_TEXTO FORNECIDO_:
◆ ◆ ◆ ◆ ◆

O desafio da tradição e a reciclagem do existente / Alexandra Maria de Carvalho

Desde os tempos pré-históricos até à modernidade, o problema da habitação nunca deixou de ser atual e de ter interesse. Primitiva ou complicada, a existência do Homem nunca prescindiu da cabana, gruta ou casa que lhe serviu de abrigo, garantindo-lhe, pelo menos, relativa tranquilidade e repouso retemperador. Ainda agora nestes tempos modernos e de profunda transformação em todos os aspetos da vida quotidiana, as questões que se ligam com a habitação“ [1] com a construção e o desenvolvimento sustentável não deixam de preocupar arquitetos, urbanistas, engenheiros, sociólogos, ecologistas, etc.

Muda e varia o ângulo de observação de cada um, mas o objetivo é o mesmo, atender às necessidades do presente, sem comprometer a capacidade das futuras gerações de satisfazerem as suas próprias necessidades.

A definição de desenvolvimento sustentavél foi elaborada pela Comissão Brundtland (1987) e é uma ciência nova que pelas implicações no futuro requer muito mais compreensão interdisciplinar e a maior cooperação. É uma relação estreita entre os princípios, as convicções, a ética e os valores que subscrevem uma sociedade em particular ou uma comunidade, e uma aproximação coletiva para esse desenvolvimento. A qualidade do desenho e da própria construção tem uma influência extraordinária na esperança de vida de um edifício. Um edifício obsoleto é um assunto complexo que envolve uma ampla interação de fatores funcionais, técnicos, sociais, culturais e económicos.[2]

Em 1933, Raúl Lino no seu livro, Casas Portuguesas escreveu, “o que virá a ser da casa de amanhã? Se as condições de vida nos obrigarem a continuar no caminho da simplificação e do regime coletivo; se o ritmo de viver se for acelerando cada vez mais como promete, se a nossa existência passar a decorrer no signo da instabilidade e inquietação, espécie de novo nomadismo estimulado pelo crescente apuro de especializações, pela maior facilidade e rapidez nos meios de transporte – então é provavél que a nossa atividade inteira se desenrole concentrada em edifícios.“

Arquitetura Vernácula Portuguesa. Manique, Cascais. . Image © Alexandra Maria de Carvalho

Hoje passados mais de 8 décadas, podemos responder à sua questão.

◆ ◆ ◆ ◆ ◆

Itens listados num conjunto de dados:
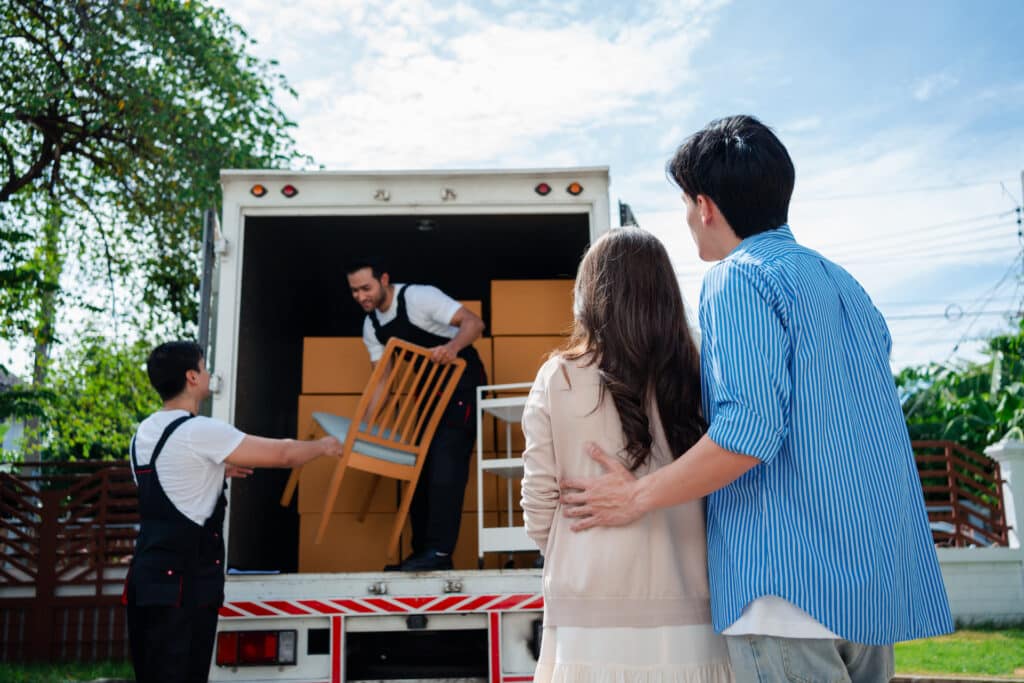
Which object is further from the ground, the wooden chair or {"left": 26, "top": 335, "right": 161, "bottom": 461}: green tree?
{"left": 26, "top": 335, "right": 161, "bottom": 461}: green tree

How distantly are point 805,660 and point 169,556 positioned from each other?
7.62 feet

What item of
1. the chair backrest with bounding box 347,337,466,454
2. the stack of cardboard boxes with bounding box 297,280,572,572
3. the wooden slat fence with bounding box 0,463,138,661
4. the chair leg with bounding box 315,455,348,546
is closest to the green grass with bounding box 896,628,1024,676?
the stack of cardboard boxes with bounding box 297,280,572,572

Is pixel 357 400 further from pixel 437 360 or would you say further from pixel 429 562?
pixel 429 562

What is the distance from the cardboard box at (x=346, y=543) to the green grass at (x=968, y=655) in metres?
4.19

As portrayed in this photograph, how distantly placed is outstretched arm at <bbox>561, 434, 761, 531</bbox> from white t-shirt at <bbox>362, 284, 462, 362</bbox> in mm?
3109

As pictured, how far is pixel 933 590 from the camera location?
1.68 metres

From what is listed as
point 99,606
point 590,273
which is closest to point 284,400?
point 590,273

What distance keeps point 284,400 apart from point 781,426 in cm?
414

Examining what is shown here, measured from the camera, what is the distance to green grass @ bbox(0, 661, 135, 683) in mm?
7812

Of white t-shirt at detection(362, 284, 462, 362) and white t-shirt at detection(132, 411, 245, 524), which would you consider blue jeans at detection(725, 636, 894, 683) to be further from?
white t-shirt at detection(362, 284, 462, 362)

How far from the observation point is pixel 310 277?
5.69 m

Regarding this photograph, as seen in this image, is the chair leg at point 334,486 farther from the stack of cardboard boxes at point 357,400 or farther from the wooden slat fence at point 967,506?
the wooden slat fence at point 967,506

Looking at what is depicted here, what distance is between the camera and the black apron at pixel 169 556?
3.16 metres

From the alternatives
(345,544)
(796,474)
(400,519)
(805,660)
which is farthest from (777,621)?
(345,544)
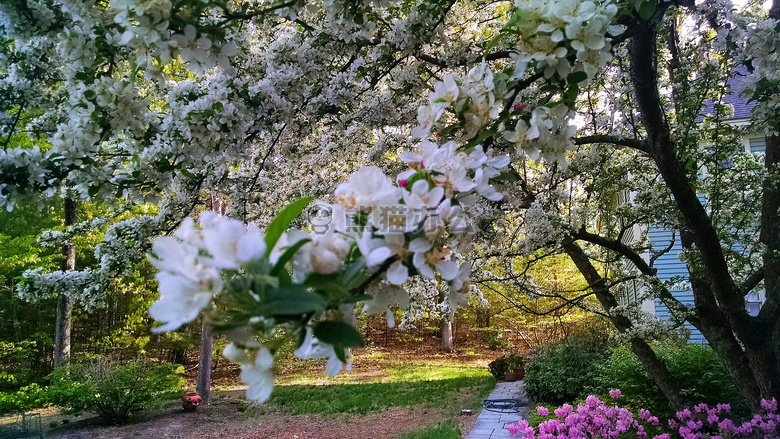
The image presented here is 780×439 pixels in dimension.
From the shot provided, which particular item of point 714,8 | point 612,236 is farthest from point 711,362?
point 714,8

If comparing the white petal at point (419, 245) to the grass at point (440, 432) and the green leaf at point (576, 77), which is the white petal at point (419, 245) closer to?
the green leaf at point (576, 77)

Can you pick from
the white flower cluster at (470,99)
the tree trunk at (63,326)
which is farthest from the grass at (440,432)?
the tree trunk at (63,326)

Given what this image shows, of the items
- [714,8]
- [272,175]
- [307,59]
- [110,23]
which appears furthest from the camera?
[272,175]

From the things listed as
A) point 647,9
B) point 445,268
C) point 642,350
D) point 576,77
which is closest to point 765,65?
point 647,9

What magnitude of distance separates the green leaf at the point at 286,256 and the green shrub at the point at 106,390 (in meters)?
8.69

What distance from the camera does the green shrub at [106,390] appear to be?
759 cm

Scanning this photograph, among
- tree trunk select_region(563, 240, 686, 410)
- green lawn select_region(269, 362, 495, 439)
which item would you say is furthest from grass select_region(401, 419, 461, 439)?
tree trunk select_region(563, 240, 686, 410)

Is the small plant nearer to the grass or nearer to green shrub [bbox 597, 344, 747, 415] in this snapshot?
the grass

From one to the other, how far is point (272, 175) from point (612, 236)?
2.98 m

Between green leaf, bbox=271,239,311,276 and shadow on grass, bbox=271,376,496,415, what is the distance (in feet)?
25.4

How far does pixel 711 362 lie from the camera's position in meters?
5.32

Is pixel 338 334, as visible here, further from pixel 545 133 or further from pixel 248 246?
pixel 545 133

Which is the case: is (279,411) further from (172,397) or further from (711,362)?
(711,362)

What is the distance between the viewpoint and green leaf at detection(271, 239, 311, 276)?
0.52 m
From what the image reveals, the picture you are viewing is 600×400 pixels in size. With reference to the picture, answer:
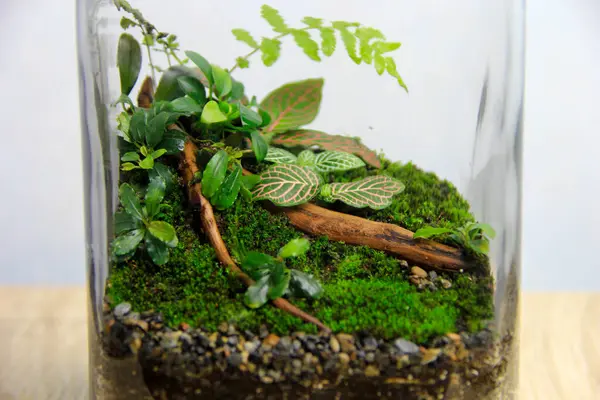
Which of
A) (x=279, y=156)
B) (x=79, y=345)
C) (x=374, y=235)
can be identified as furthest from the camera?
(x=79, y=345)

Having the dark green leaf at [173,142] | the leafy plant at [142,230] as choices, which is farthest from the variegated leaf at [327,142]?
the leafy plant at [142,230]

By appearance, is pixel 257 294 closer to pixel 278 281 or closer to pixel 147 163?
pixel 278 281

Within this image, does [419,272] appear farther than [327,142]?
No

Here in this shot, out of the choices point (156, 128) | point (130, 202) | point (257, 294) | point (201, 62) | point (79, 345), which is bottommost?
point (79, 345)

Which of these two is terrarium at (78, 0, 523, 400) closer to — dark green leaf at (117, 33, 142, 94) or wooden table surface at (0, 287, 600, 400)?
dark green leaf at (117, 33, 142, 94)

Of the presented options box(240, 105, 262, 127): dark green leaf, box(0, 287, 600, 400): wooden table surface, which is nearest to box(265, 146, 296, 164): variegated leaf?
box(240, 105, 262, 127): dark green leaf

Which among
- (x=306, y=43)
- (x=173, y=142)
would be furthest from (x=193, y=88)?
(x=306, y=43)

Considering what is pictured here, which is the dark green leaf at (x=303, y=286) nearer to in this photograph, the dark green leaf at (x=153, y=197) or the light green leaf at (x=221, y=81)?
the dark green leaf at (x=153, y=197)
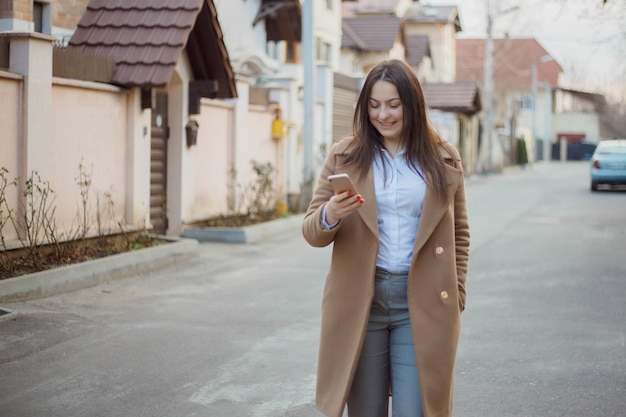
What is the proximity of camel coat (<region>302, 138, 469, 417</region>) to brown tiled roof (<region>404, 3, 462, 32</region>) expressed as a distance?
57618 mm

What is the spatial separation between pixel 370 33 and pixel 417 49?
8.26 m

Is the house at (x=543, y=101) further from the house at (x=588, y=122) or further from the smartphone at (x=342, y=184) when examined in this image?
the smartphone at (x=342, y=184)

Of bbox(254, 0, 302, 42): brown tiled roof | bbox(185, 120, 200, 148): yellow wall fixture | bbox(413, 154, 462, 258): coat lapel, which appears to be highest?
Answer: bbox(254, 0, 302, 42): brown tiled roof

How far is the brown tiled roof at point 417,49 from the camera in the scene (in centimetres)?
5306

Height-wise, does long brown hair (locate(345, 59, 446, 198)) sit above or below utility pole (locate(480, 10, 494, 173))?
below

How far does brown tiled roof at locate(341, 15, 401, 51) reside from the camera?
146 feet

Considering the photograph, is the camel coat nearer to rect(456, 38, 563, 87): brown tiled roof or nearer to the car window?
the car window

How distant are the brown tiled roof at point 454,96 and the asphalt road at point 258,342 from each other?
31.2m

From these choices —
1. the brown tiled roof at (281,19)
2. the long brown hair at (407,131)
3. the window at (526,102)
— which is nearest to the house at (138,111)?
the brown tiled roof at (281,19)

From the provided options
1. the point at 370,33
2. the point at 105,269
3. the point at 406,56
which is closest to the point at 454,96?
the point at 370,33

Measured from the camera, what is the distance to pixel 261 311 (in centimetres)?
934

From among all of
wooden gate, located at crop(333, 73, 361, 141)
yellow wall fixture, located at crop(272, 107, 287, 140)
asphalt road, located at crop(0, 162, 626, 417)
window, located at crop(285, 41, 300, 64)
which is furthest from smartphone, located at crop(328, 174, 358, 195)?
window, located at crop(285, 41, 300, 64)

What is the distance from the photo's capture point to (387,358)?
3949 mm

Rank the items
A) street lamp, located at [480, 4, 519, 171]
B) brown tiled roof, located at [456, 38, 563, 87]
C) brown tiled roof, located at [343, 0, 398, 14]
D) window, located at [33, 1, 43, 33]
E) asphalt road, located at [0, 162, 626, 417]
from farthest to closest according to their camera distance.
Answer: brown tiled roof, located at [456, 38, 563, 87] → brown tiled roof, located at [343, 0, 398, 14] → street lamp, located at [480, 4, 519, 171] → window, located at [33, 1, 43, 33] → asphalt road, located at [0, 162, 626, 417]
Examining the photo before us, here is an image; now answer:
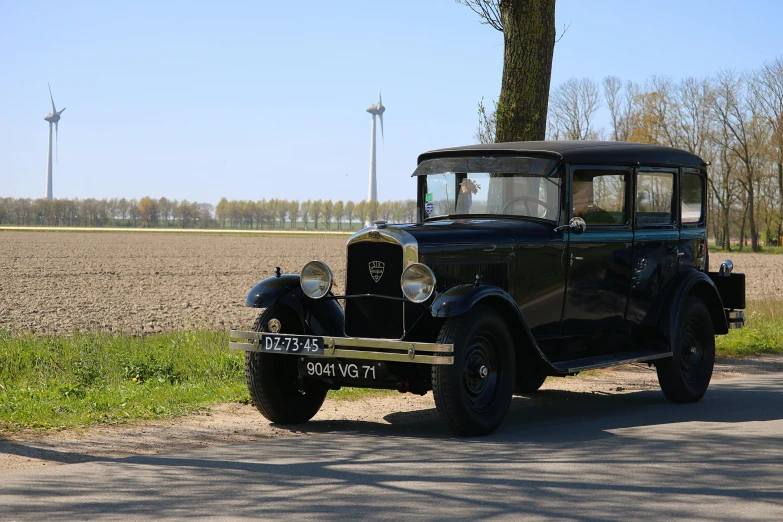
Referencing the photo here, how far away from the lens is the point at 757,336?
49.9 ft

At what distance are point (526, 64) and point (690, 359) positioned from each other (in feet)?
15.8

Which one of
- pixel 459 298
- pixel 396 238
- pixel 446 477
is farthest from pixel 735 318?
pixel 446 477

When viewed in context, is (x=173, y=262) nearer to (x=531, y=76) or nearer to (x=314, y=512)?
(x=531, y=76)

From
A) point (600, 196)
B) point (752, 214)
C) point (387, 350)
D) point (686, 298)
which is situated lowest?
point (387, 350)

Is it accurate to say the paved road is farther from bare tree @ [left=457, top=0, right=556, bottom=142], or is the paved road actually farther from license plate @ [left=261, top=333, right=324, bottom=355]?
bare tree @ [left=457, top=0, right=556, bottom=142]

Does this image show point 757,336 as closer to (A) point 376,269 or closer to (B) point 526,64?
(B) point 526,64

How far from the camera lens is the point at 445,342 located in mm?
A: 7285

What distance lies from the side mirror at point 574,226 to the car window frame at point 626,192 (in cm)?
12

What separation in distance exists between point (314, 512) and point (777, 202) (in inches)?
3248

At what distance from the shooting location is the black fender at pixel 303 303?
27.4 ft

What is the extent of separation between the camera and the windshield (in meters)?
8.82

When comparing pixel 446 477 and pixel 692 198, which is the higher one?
pixel 692 198

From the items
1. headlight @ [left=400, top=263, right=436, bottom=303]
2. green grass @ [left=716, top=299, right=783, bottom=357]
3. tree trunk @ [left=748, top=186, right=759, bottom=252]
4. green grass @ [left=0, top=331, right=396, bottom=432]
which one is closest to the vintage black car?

◆ ◆ ◆ ◆ ◆

_TAREFAS PROPOSTAS_:
a. Responda com base no texto sobre habitação:
(i) Quem elaborou a definição de desenvolvimento sustentável, e em que ano?
(ii) Em que ano escreveu Raúl Lino o livro Casas Portuguesas?
(iii) Segundo o texto, o que tem uma influência extraordinária na esperança de vida de um edifício?
b. Liste todas as linhas dos dados que contêm a palavra "chair". Atenção: maiúsculas e minúsculas contam.

_SOLUÇÕES POR TAREFA_:
a.
(i) A Comissão Brundtland, em 1987.
(ii) Em 1933.
(iii) A qualidade do desenho e da própria construção.

b.
Which object is further from the ground, the wooden chair or {"left": 26, "top": 335, "right": 161, "bottom": 461}: green tree?
1. the chair backrest with bounding box 347,337,466,454
4. the chair leg with bounding box 315,455,348,546
Regarding this photograph, as seen in this image, is the chair leg at point 334,486 farther from the stack of cardboard boxes at point 357,400 or farther from the wooden slat fence at point 967,506?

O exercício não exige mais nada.